Royal Copenhagen was founded in 1775 to make dinnerware for the Royal family in Denmark. The original design, the plain blue fluted, is still the most popular among collectors. But it is fascinating to see all the different series throughout the times – and also being introduced to a new series that captures all the different designs.
Blue Fluted Plain was Royal Copenhagen’s first dinner service design. Today, 240 years later, it is one of the world’s most famous and desirable porcelain sets. Blue Fluted Plain is still produced as it has been since the beginning, where each piece is treated as a piece of art and is lovingly painted by hand.
But as a luxury set, it comes with a hefty price tag and few can buy s complete set in one go. You inherit some, you have luck and find some in the vintage shop, you get some as a present and you buy some yourself – and you’ll end up with elements of all the different series from Royal Copenhagen. The company then cleverly introduced a mix and match trend.
And to take the mix an match trend a step further Royal Copenhagen hired Louise Campbell, a Danish furniture and lighting designer. Campbell is a leading figure in contemporary Danish design and experiments with free, unconstrained forms and new technologies. No wonder she was the one designing ‘Elements’.
Elements has the Blue Fluted Plain pattern, as we know it but dismantled and reassembled into new forms, taking us through 240 years of heritage and craftsmanship. The series fuses tradition and future with a beautiful result.

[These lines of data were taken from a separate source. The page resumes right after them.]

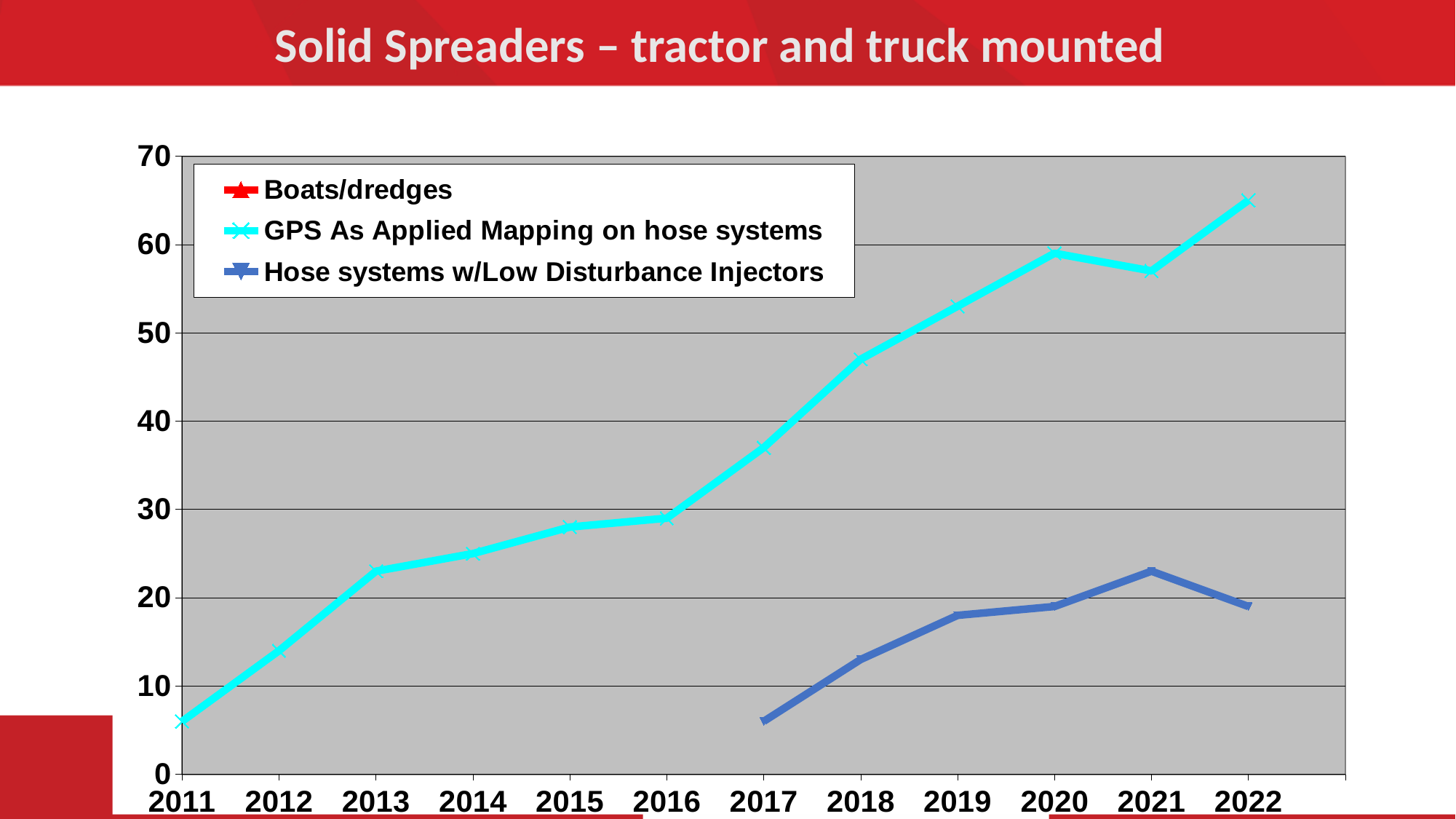
Is the value for GPS As Applied Mapping on hose systems in 2022 greater or less than 60? greater What is the title of the slide containing the chart? Solid Spreaders – tractor and truck mounted In 2020, which series has the larger value: GPS As Applied Mapping on hose systems or Hose systems w/Low Disturbance Injectors? GPS As Applied Mapping on hose systems How many years are shown on the x axis? 12 Is the value for Hose systems w/Low Disturbance Injectors in 2021 greater or less than 20? greater Does the GPS As Applied Mapping on hose systems line generally rise or fall from 2011 to 2022? rise Is the value for GPS As Applied Mapping on hose systems in 2011 greater or less than 10? less Which year has the lowest value for GPS As Applied Mapping on hose systems? 2011 How many series does the legend list? 3 What kind of chart is shown on the slide? line chart Which year has the highest value for Hose systems w/Low Disturbance Injectors? 2021 Which year has the highest value for GPS As Applied Mapping on hose systems? 2022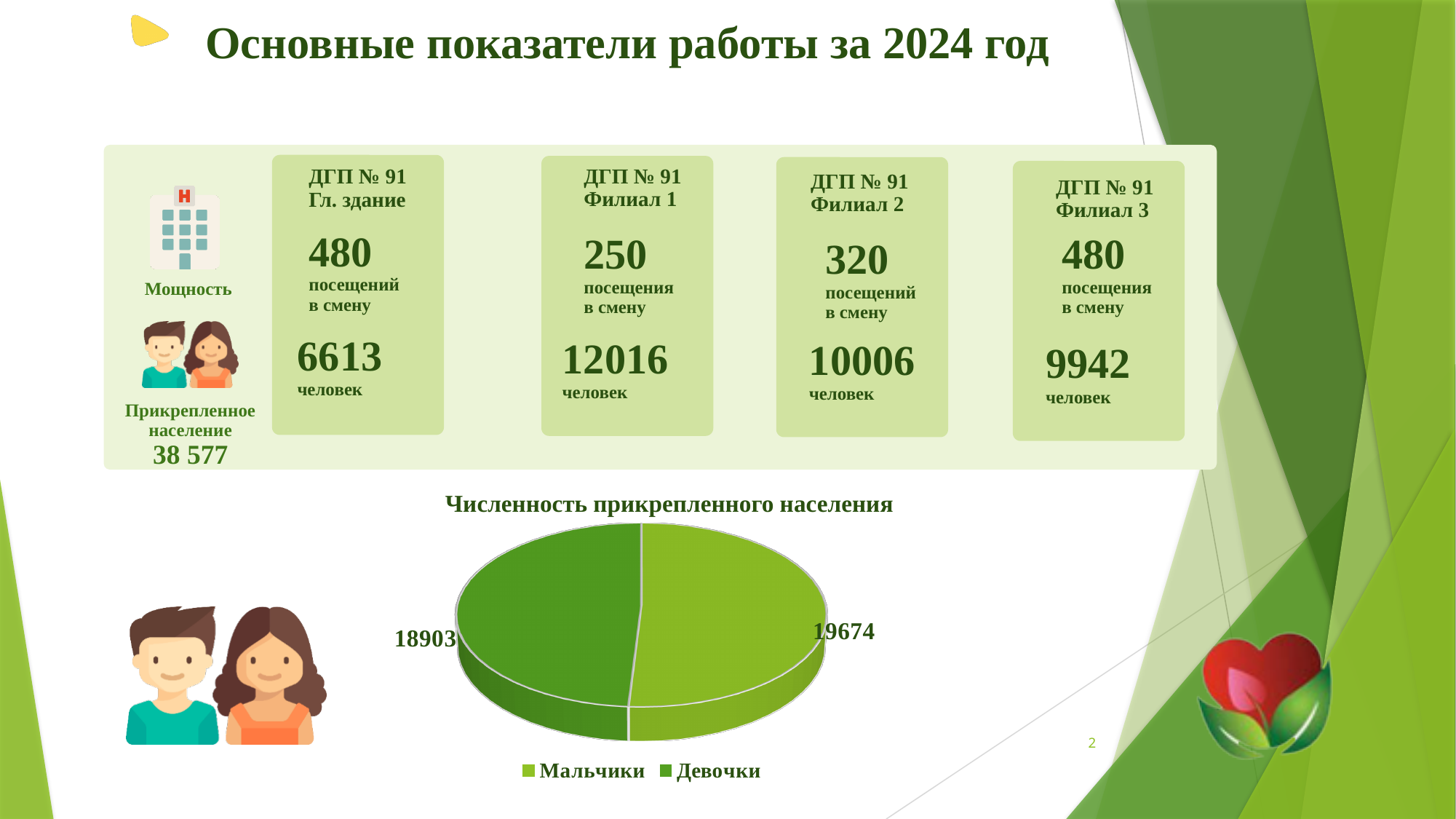
Which category has the largest slice in the pie chart? Мальчики What kind of chart is shown under the title "Численность прикрепленного населения"? pie chart Which category has the smallest slice in the pie chart? Девочки What is the value for Мальчики in the pie chart? 19674 How many entries does the legend of the pie chart list? 2 What share of the pie chart does Мальчики represent, to the nearest whole percent? 51% Which is larger in the pie chart, Мальчики or Девочки? Мальчики What is the value for Девочки in the pie chart? 18903 What is the title of the pie chart? Численность прикрепленного населения What is the difference between the values for Мальчики and Девочки in the pie chart? 771 What is the total of the two values shown in the pie chart? 38577 How many slices does the pie chart have? 2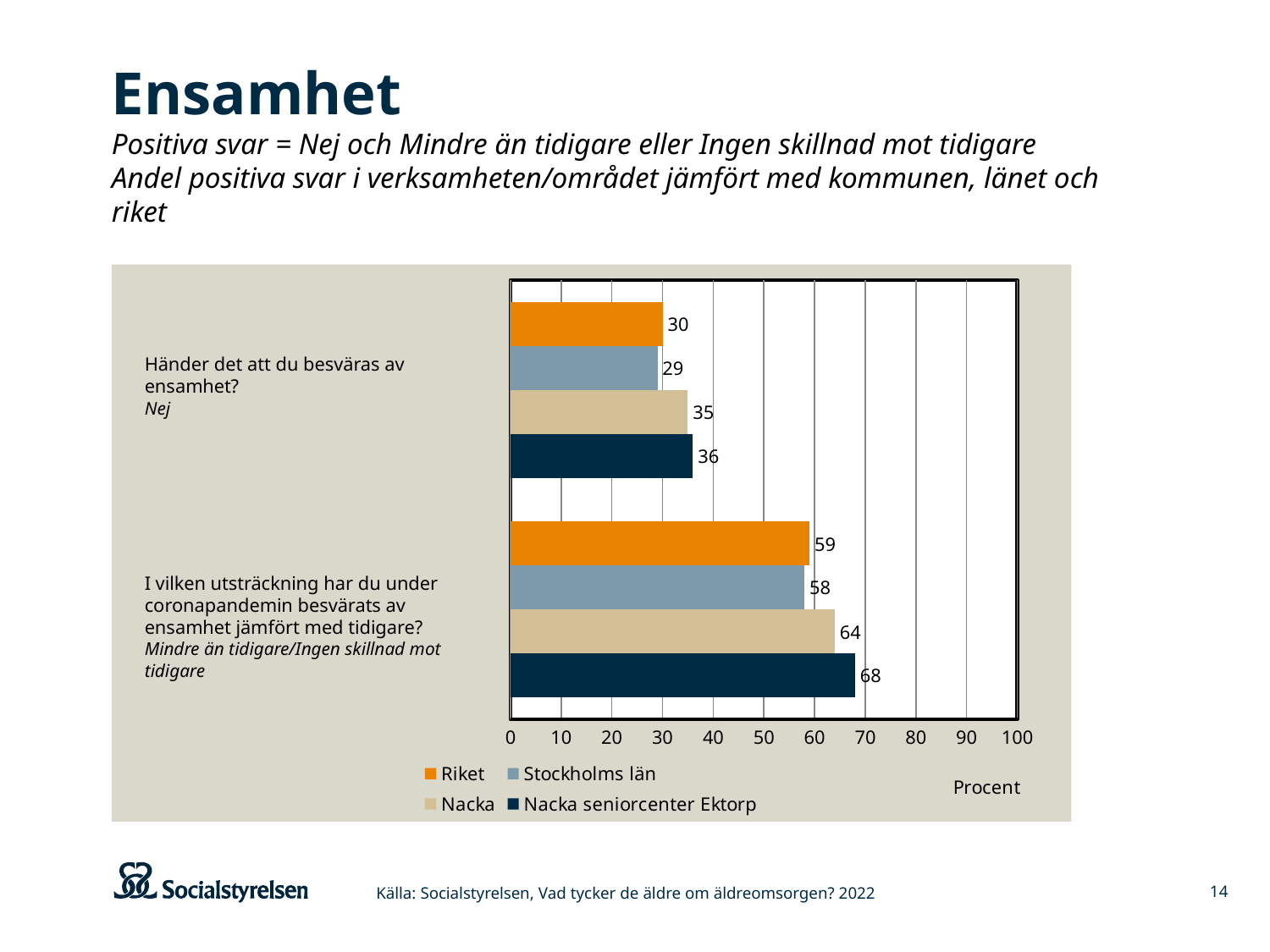
What is the difference between Nacka seniorcenter Ektorp and Riket on the question 'I vilken utsträckning har du under coronapandemin besvärats av ensamhet jämfört med tidigare?' 9 Is the value for Nacka on the question 'I vilken utsträckning har du under coronapandemin besvärats av ensamhet jämfört med tidigare?' greater or less than 50? greater What is the value for Riket on the question 'I vilken utsträckning har du under coronapandemin besvärats av ensamhet jämfört med tidigare?' 59 What unit is shown on the x axis of the chart? Procent How many questions (categories) are shown on the chart? 2 What kind of chart is shown on the slide? Bar chart How many series does the legend list? 4 Which is larger on the question 'Händer det att du besväras av ensamhet?': Nacka or Riket? Nacka Which series has the lowest value on the question 'Händer det att du besväras av ensamhet?' Stockholms län What is the value for Nacka seniorcenter Ektorp on the question 'Händer det att du besväras av ensamhet?' 36 What is the value for Stockholms län on the question 'Händer det att du besväras av ensamhet?' 29 Which series has the highest value on the question 'I vilken utsträckning har du under coronapandemin besvärats av ensamhet jämfört med tidigare?' Nacka seniorcenter Ektorp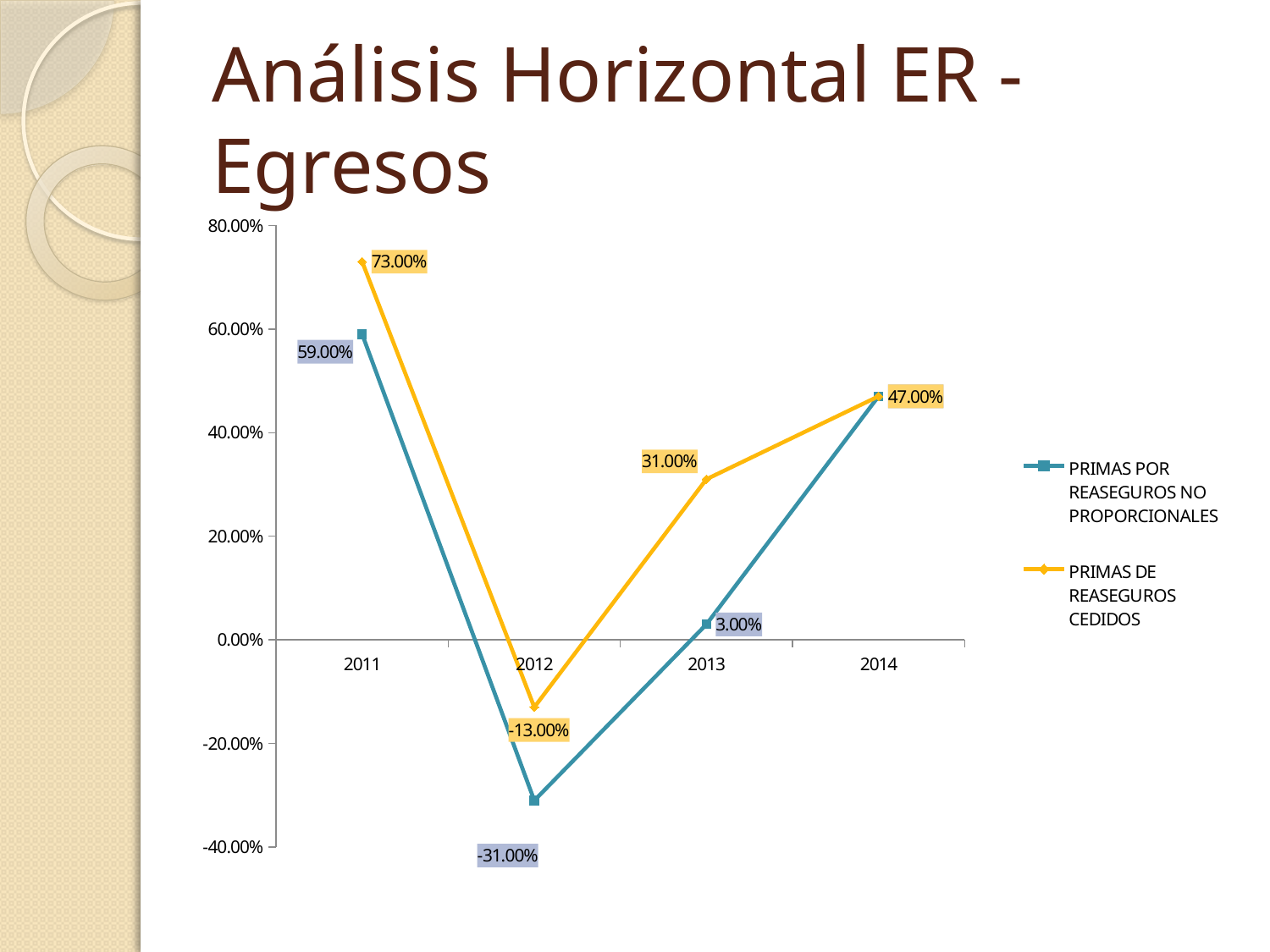
In which year is PRIMAS DE REASEGUROS CEDIDOS highest? 2011 In which year is PRIMAS POR REASEGUROS NO PROPORCIONALES lowest? 2012 How many series does the legend list? 2 Which series has the larger value in 2013, PRIMAS POR REASEGUROS NO PROPORCIONALES or PRIMAS DE REASEGUROS CEDIDOS? PRIMAS DE REASEGUROS CEDIDOS What type of chart is shown on the slide? line chart How many years are shown on the x axis? 4 What is the value for PRIMAS DE REASEGUROS CEDIDOS in 2014? 47.00% What is the value for PRIMAS DE REASEGUROS CEDIDOS in 2012? -13.00% What is the difference between PRIMAS DE REASEGUROS CEDIDOS and PRIMAS POR REASEGUROS NO PROPORCIONALES in 2011? 14.00% Does PRIMAS DE REASEGUROS CEDIDOS rise or fall from 2012 to 2014? rise What is the value for PRIMAS POR REASEGUROS NO PROPORCIONALES in 2011? 59.00% What is the value for PRIMAS POR REASEGUROS NO PROPORCIONALES in 2013? 3.00%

In addition to the Blue Elements series there’s also the Multicoloured Elements, representing Royal Copenhagen’s young and ultra-modern interpretation of the brand’s mix and match concept. All Elements will work in their own series, but are even more impressive when used in combination with the other patterns from Royal Copenhagen.
With a collection ranging from antique to contemporary you are sure to serve your guests in style. I’m also completely convinced your morning coffee and brunch will taste even better when served in Royal Copenhagen…
Btw. As the blue fluted china design is so popular the design has popped up on more than just porcelain. You can get hold of napkins, candles and even clothing in the striking print.